▶ [What the exercise asks]:
Count the lines in the data below that contain the string "between". Reply with the number alone.

▶ [Spatial question entries]:
────────

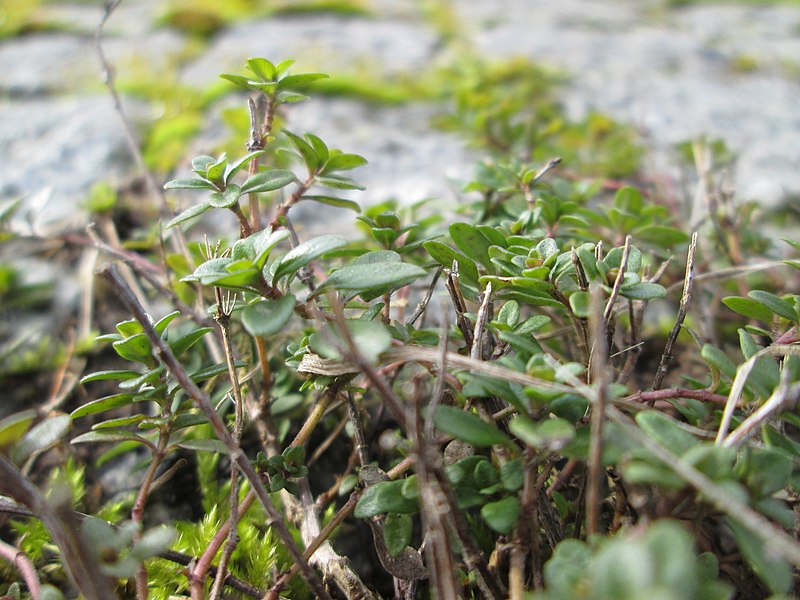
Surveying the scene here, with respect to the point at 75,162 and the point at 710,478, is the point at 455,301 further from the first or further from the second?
the point at 75,162

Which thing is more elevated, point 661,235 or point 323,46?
point 323,46

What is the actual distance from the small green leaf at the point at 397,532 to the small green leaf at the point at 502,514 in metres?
0.13

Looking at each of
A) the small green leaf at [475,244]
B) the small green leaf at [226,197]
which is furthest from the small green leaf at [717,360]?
the small green leaf at [226,197]

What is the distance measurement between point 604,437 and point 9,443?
74 cm

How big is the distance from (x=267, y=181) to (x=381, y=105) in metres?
1.87

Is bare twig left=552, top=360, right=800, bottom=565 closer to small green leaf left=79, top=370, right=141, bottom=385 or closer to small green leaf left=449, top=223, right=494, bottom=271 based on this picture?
small green leaf left=449, top=223, right=494, bottom=271

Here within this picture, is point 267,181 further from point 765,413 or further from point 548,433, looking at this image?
point 765,413

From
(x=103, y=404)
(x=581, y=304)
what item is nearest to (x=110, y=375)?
(x=103, y=404)

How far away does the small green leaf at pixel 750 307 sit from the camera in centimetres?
89

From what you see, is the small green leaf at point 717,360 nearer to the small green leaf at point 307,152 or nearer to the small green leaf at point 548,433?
the small green leaf at point 548,433

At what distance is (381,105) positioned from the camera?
2.68m

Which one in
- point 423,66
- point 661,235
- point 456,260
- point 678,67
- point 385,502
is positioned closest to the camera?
point 385,502

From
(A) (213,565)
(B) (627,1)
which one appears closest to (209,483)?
(A) (213,565)

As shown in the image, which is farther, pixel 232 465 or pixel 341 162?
pixel 341 162
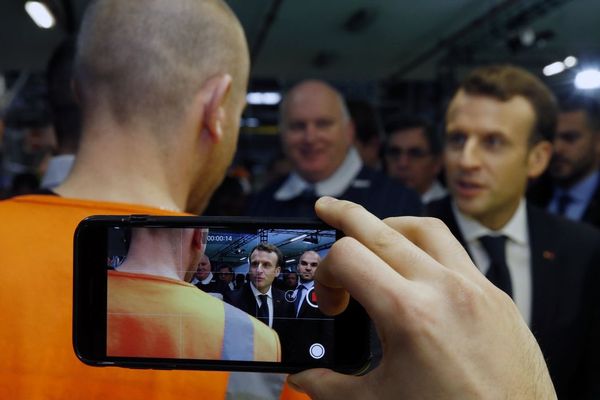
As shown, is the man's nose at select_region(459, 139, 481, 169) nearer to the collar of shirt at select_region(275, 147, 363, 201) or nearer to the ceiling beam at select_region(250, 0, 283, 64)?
the collar of shirt at select_region(275, 147, 363, 201)

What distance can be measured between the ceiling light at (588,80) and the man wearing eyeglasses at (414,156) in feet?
20.1

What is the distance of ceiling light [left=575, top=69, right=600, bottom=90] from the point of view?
9531 millimetres

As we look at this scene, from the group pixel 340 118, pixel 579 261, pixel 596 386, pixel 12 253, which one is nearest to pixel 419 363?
pixel 12 253

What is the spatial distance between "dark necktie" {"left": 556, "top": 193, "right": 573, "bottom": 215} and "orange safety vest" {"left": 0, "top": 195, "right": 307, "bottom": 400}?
3686mm

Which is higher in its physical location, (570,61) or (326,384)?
(570,61)

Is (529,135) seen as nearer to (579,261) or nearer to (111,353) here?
(579,261)

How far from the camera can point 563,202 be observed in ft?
13.6

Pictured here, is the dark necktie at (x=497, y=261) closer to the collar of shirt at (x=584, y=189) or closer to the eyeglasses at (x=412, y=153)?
the eyeglasses at (x=412, y=153)

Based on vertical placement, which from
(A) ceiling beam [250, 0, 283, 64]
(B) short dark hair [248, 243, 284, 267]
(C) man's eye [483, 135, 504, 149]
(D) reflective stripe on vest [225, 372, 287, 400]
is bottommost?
(D) reflective stripe on vest [225, 372, 287, 400]

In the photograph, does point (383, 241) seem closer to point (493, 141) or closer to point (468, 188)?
point (468, 188)

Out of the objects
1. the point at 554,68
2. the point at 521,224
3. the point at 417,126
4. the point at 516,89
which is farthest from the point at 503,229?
the point at 554,68

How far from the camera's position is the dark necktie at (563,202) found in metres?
4.13

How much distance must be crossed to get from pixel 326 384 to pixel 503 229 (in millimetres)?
1533

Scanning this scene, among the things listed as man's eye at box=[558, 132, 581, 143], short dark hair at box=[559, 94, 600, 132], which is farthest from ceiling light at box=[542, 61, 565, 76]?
man's eye at box=[558, 132, 581, 143]
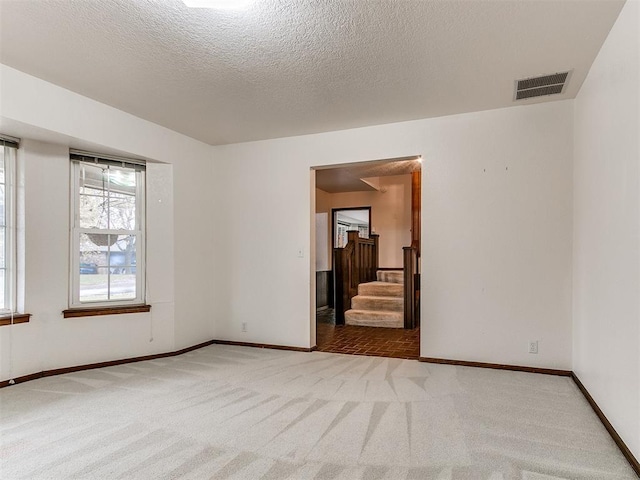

────────

▶ [Answer below]:
3